**Requirements:** Please arrange the material from its first line up to and including the line with "512×512 (126, 284)" as a JSON list of strings, one string per line, with blank lines omitted. Leave the pictures out of your answer.

**Supplied information:**
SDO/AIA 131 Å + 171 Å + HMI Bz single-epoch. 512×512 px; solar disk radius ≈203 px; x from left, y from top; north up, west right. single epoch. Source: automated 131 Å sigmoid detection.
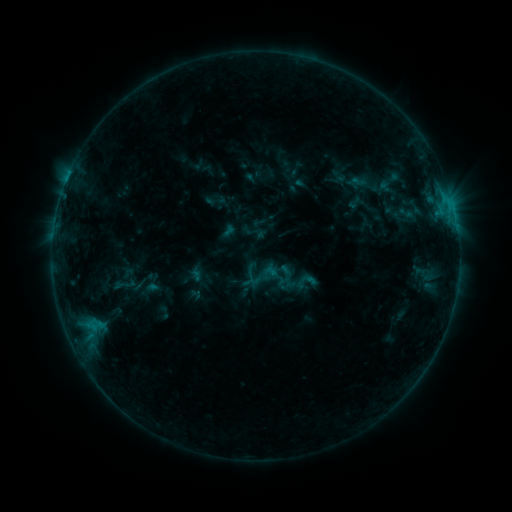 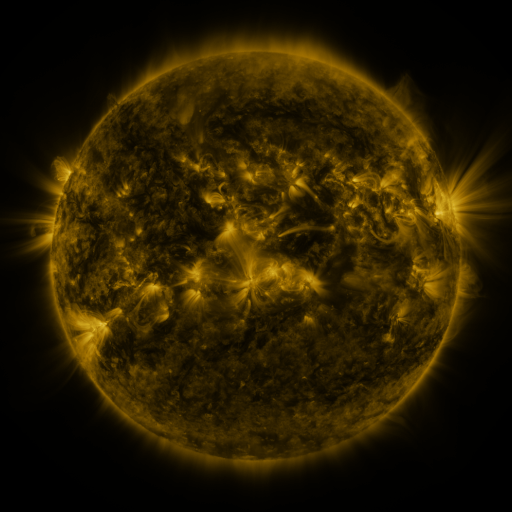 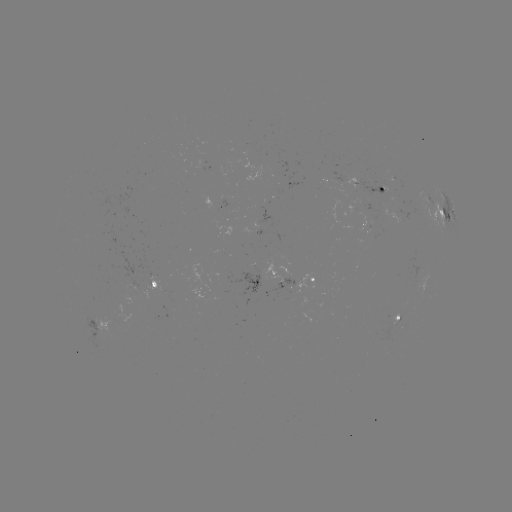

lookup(sigmoid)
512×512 (126, 284)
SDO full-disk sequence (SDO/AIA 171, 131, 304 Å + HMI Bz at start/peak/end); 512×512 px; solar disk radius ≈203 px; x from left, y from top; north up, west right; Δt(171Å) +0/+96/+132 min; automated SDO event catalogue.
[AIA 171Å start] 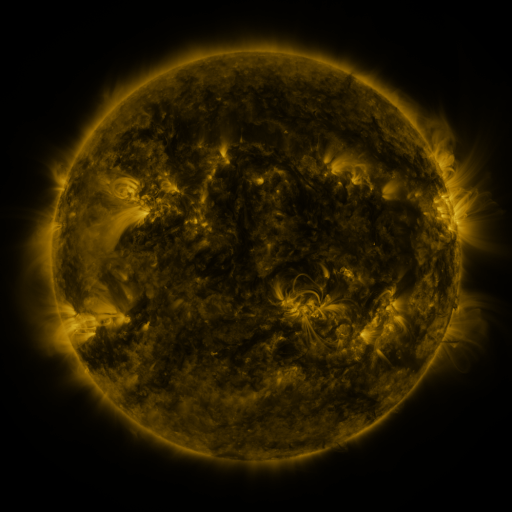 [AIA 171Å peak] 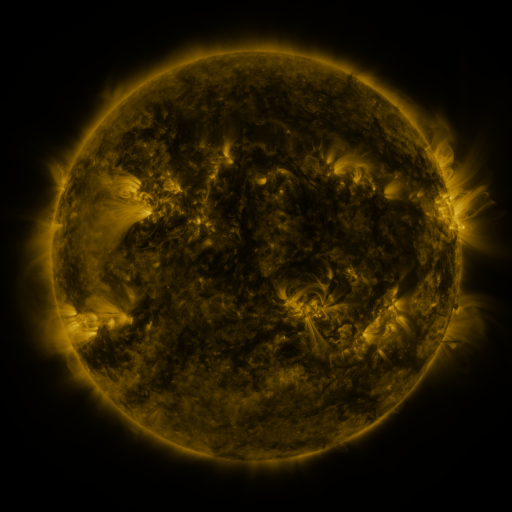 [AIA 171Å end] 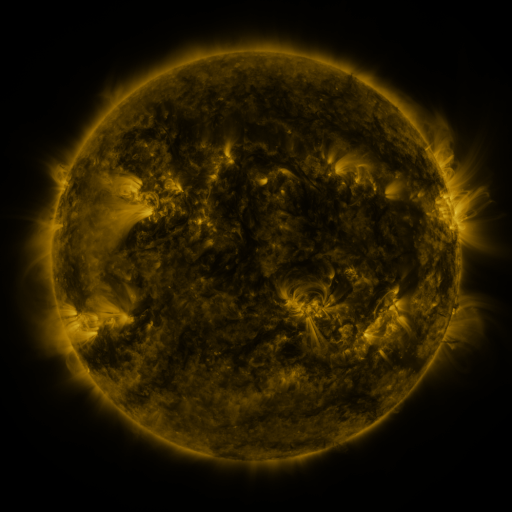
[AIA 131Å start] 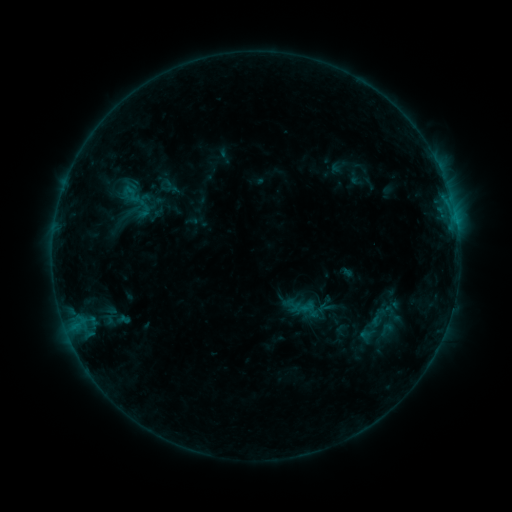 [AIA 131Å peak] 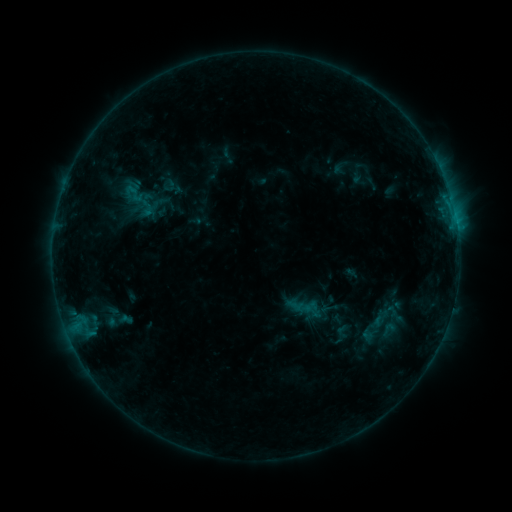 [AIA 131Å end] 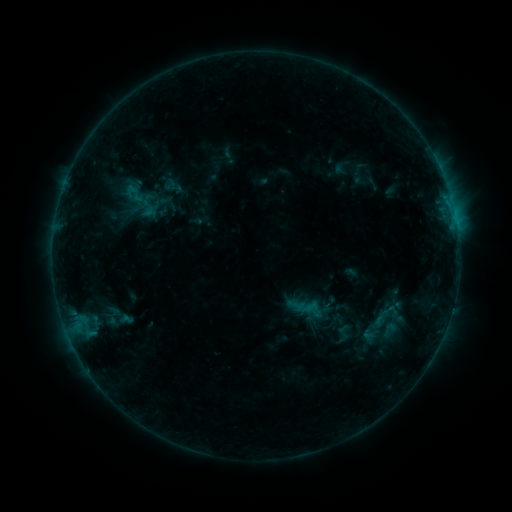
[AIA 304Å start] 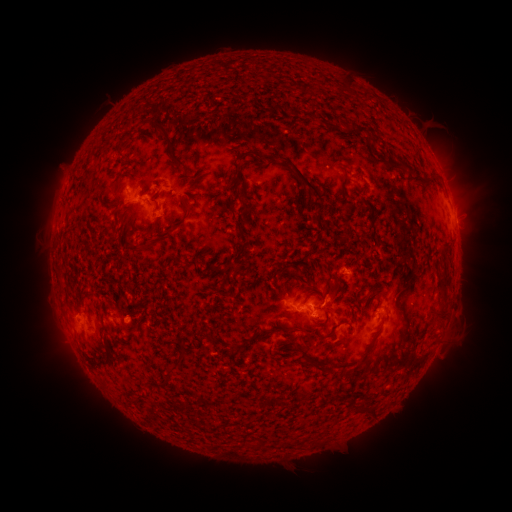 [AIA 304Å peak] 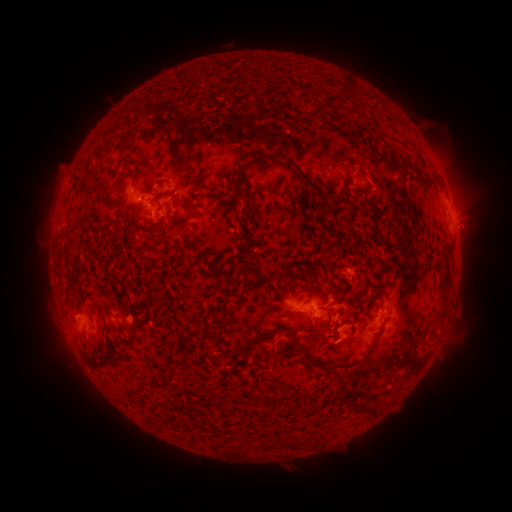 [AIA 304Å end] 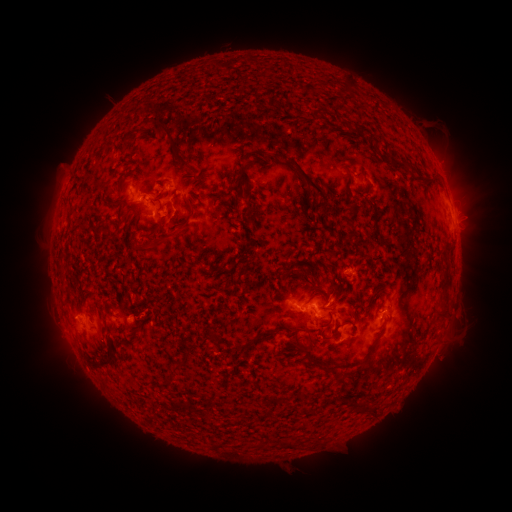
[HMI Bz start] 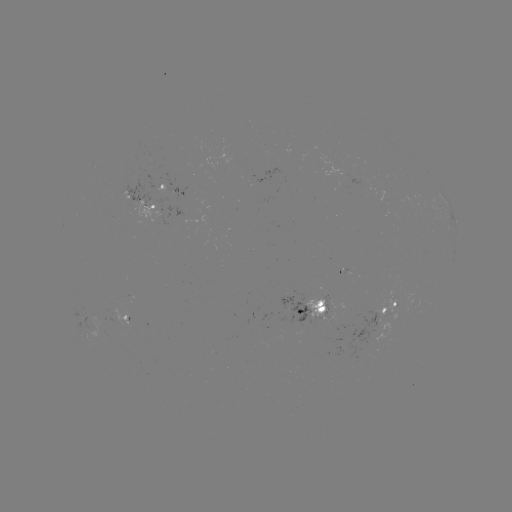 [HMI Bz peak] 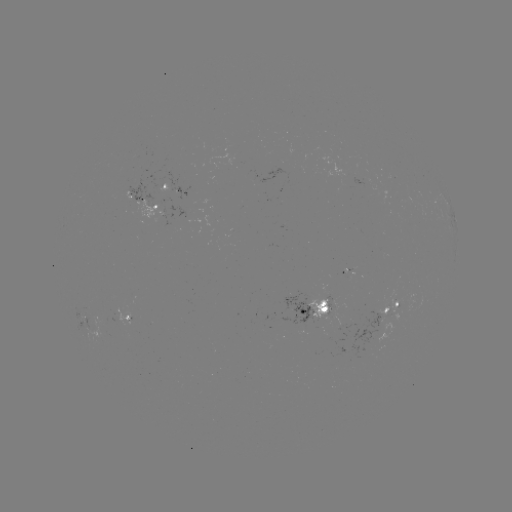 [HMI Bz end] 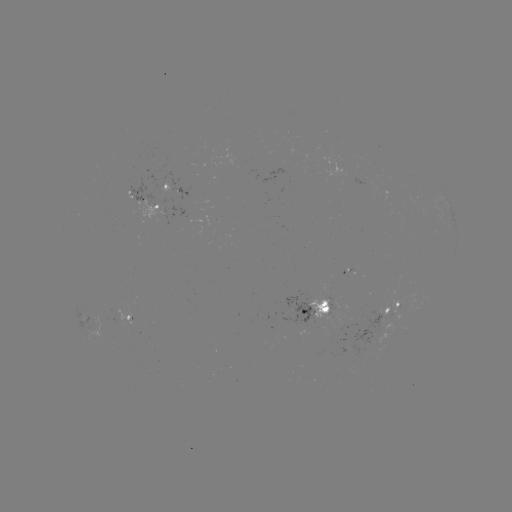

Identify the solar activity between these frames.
emerging-flux region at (366, 184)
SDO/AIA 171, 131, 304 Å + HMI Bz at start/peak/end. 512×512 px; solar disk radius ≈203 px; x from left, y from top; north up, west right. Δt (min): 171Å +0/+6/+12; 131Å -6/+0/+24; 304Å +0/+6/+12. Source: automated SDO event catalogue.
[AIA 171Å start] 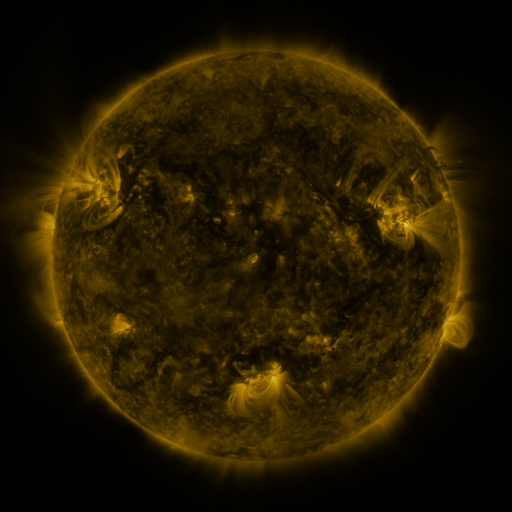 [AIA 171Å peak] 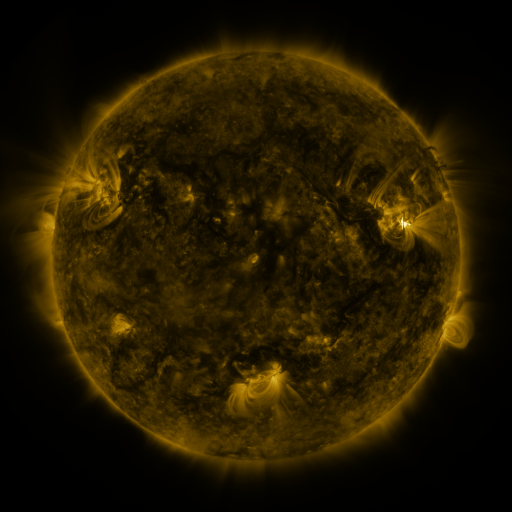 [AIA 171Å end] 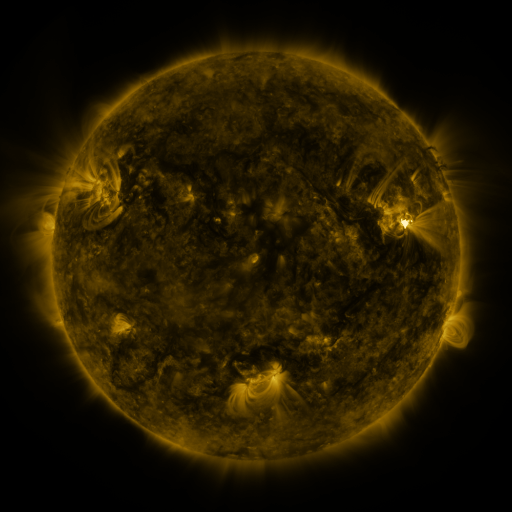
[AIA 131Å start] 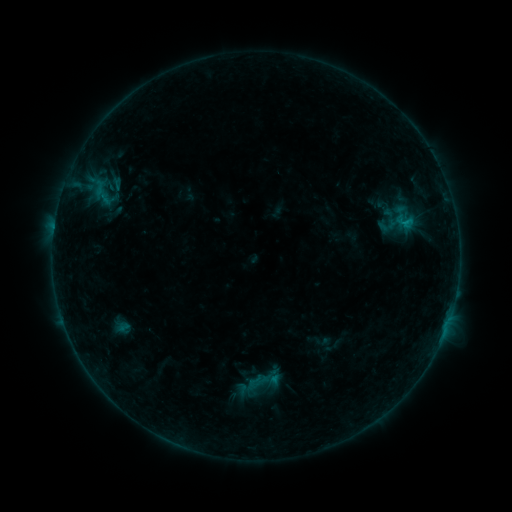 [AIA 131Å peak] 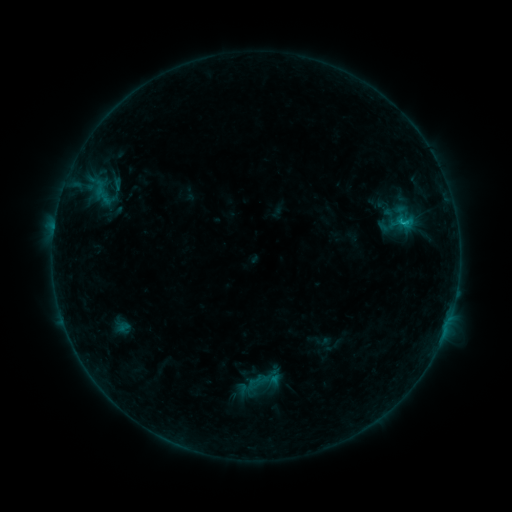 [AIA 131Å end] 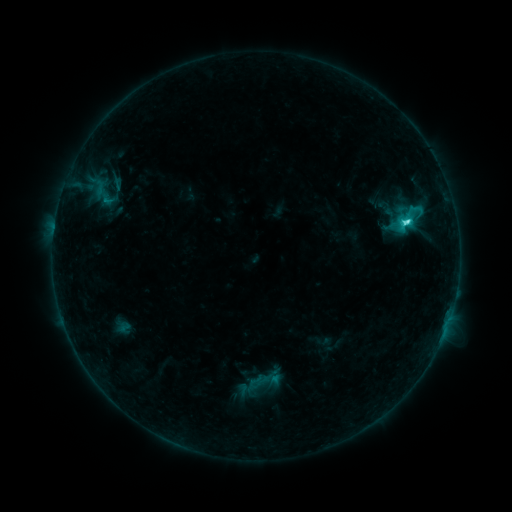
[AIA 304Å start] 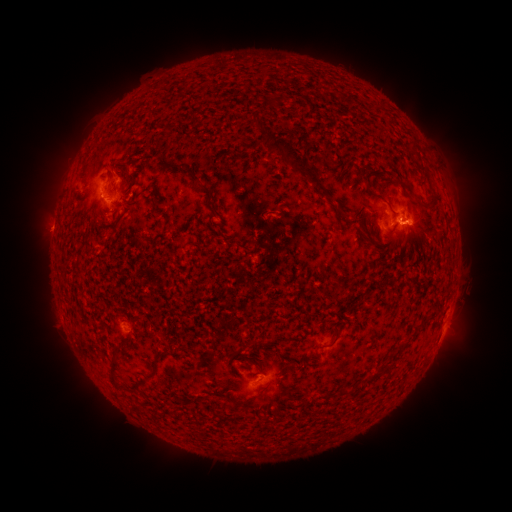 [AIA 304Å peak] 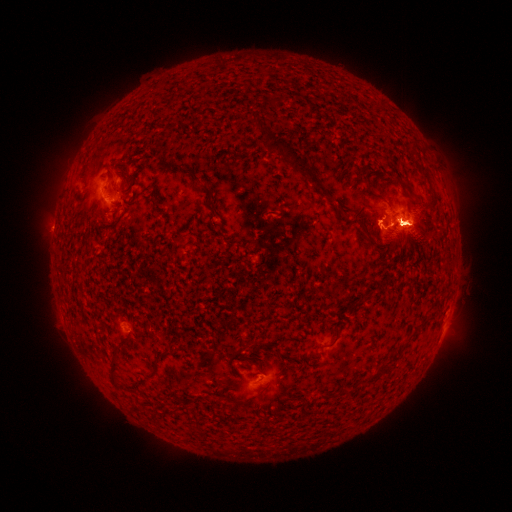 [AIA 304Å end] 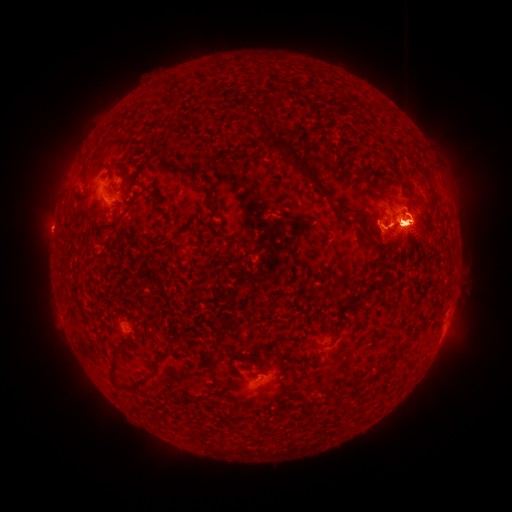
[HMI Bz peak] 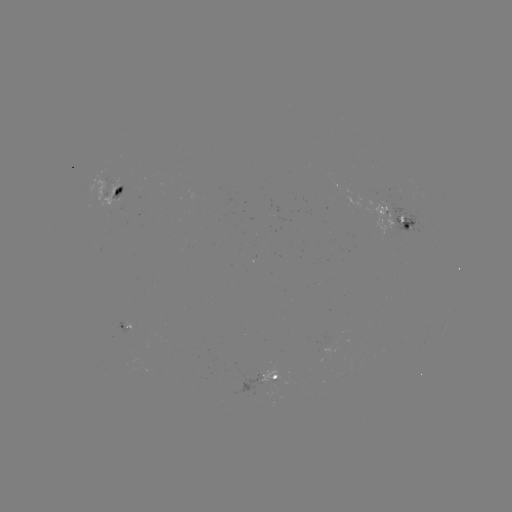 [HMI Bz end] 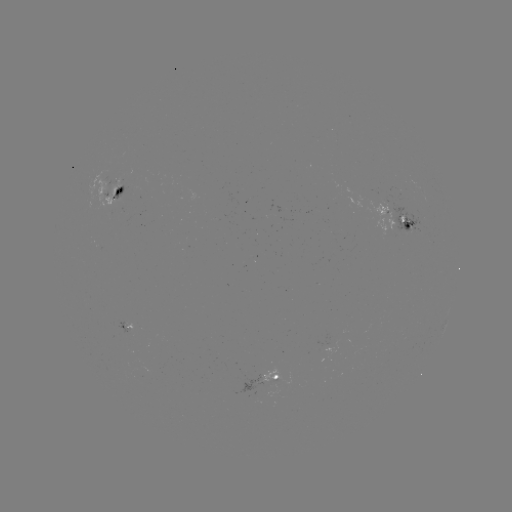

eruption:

**Task output:**
[
  "SDO/AIA 131 Å + 171 Å + HMI Bz single-epoch. 512×512 px; solar disk radius ≈203 px; x from left, y from top; north up, west right. single epoch. Source: automated 131 Å sigmoid detection.",
  "lookup(sigmoid)",
  "512×512 (126, 284)"
]